MANILA, Philippines -- Conglomerate San Miguel Corp. said its net income fell sharply in the first half from a year earlier, when assets sales had boosted profits, although it said its push into power ventures had yielded strong results.
San Miguel, already one of the country's biggest power players just two years after it entered the sector, said net profit in January to June was P6.28 billion ($138 million) from P56.25 billion a year earlier.
Last year, the company recorded net income of P52.9 billionin the second quarter alone, a figure which was boosted by extraordinary gains from asset sales.
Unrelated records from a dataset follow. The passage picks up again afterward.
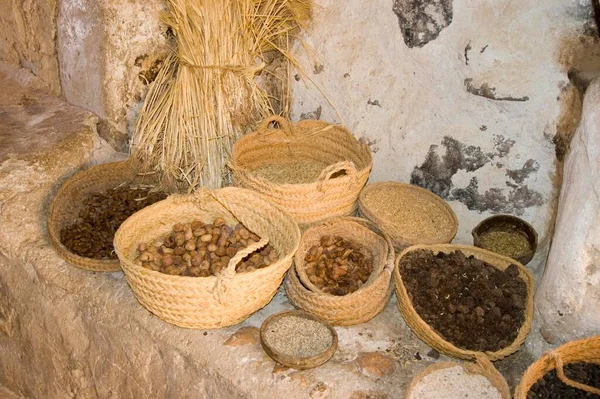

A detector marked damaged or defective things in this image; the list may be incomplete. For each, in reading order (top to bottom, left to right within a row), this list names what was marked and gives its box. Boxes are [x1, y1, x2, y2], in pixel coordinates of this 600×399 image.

cracked wall surface [290, 0, 596, 278]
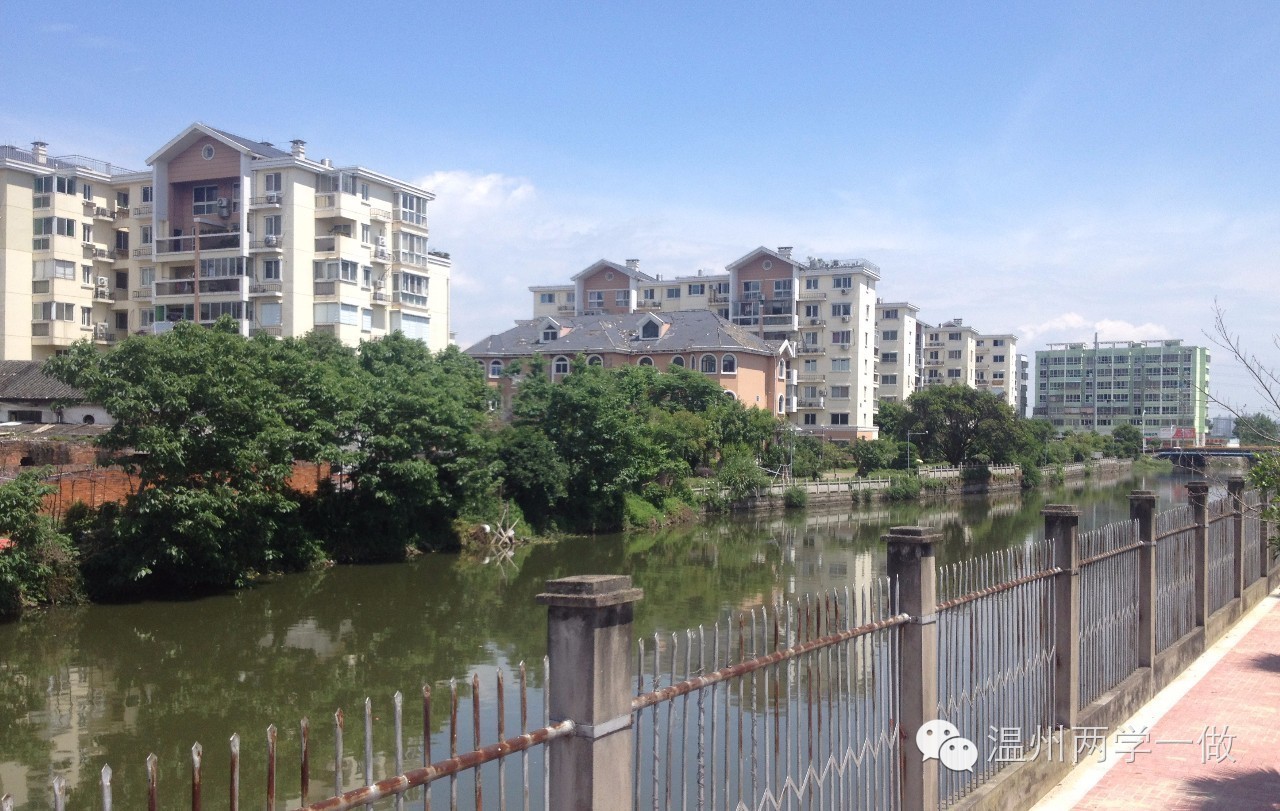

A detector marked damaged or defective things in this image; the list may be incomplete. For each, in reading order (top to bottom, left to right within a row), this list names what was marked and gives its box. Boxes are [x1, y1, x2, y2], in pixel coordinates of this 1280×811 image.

rusty fence rail [629, 578, 901, 803]
rusty fence rail [931, 537, 1059, 803]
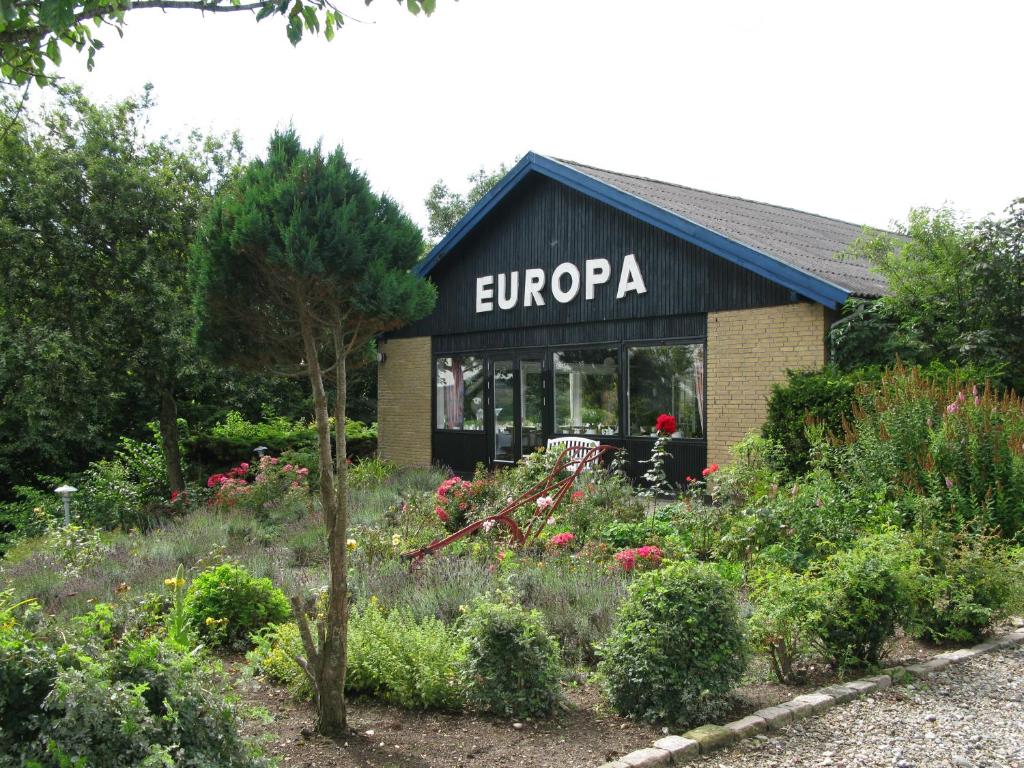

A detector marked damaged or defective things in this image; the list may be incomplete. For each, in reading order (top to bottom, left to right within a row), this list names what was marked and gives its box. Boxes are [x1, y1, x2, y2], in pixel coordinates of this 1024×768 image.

rusty metal plow [401, 444, 618, 565]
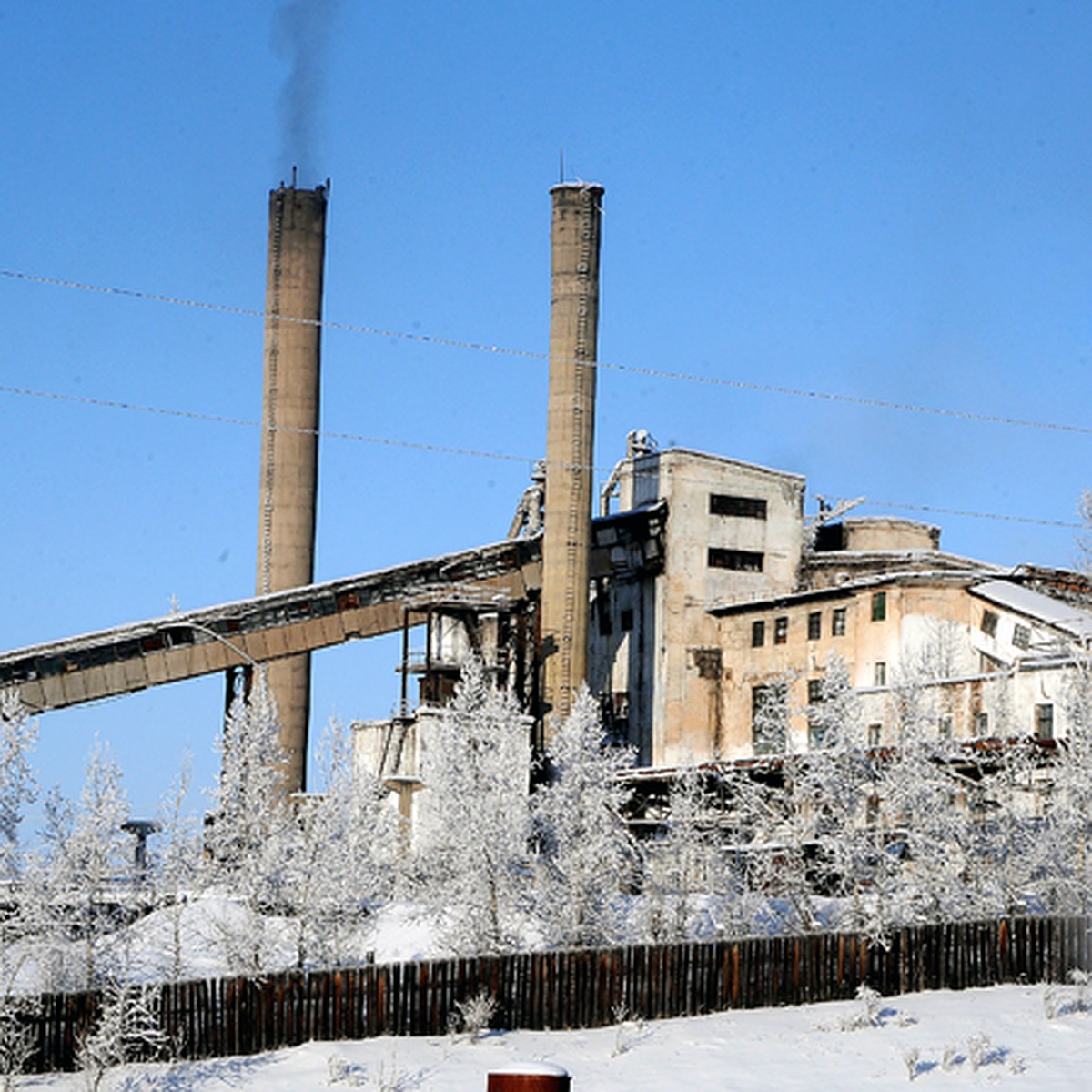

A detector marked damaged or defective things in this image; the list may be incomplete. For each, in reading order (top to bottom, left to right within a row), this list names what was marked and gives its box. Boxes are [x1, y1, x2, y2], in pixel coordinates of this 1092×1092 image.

The 120-year-old conglomerate has added power, mining, oil refining, telecommunications and infrastructure to its business lines after dominating the local food and drinks sector for decades. It is now selling substantial stakes in its food and drinks units to finance more acquisitions in high-growth sectors.
San Miguel's flagship brewery unit, San Miguel Brewery, recorded a net income of P5.56 billion in the first half, up 14% from a year earlier. San Miguel sells 9 out of every 10 beers sold in the Philippines.
Analysts do not give quarterly forecasts for San Miguel but they expect the company to make a net profit of P12.06 billion this year, sharply lower than a 2009 profit of nearly P58 billion which was boosted by asset sales, according to the mean estimate of Thomson Reuters.
The results were released after the market closed. On Thursday, San Miguel's A and B shares were down 0.15% and 0.73% respectively against a 1.13% drop in the broader market.